* **YOUR TASK**: The entries below are to be repeated exactly as they stand.

* **DATASET EXTRACT**:
[Start of Attachment]
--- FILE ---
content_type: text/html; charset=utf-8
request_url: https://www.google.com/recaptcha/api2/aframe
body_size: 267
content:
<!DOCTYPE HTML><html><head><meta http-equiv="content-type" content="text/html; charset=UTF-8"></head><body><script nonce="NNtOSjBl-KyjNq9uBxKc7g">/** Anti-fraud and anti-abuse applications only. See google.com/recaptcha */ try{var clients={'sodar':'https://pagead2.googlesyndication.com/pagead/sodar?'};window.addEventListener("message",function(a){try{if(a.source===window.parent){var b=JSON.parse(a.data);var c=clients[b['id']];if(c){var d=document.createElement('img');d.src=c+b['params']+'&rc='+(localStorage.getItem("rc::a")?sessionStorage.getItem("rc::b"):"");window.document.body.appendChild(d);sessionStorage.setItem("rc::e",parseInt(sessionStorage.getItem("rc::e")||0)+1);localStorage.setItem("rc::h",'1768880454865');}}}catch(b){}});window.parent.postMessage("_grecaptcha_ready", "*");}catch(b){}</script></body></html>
[End of Attachment]
* **PROBLEM SOLUTION**:
--- FILE ---
content_type: text/html; charset=utf-8
request_url: https://www.google.com/recaptcha/api2/aframe
body_size: 267
content:
<!DOCTYPE HTML><html><head><meta http-equiv="content-type" content="text/html; charset=UTF-8"></head><body><script nonce="NNtOSjBl-KyjNq9uBxKc7g">/** Anti-fraud and anti-abuse applications only. See google.com/recaptcha */ try{var clients={'sodar':'https://pagead2.googlesyndication.com/pagead/sodar?'};window.addEventListener("message",function(a){try{if(a.source===window.parent){var b=JSON.parse(a.data);var c=clients[b['id']];if(c){var d=document.createElement('img');d.src=c+b['params']+'&rc='+(localStorage.getItem("rc::a")?sessionStorage.getItem("rc::b"):"");window.document.body.appendChild(d);sessionStorage.setItem("rc::e",parseInt(sessionStorage.getItem("rc::e")||0)+1);localStorage.setItem("rc::h",'1768880454865');}}}catch(b){}});window.parent.postMessage("_grecaptcha_ready", "*");}catch(b){}</script></body></html>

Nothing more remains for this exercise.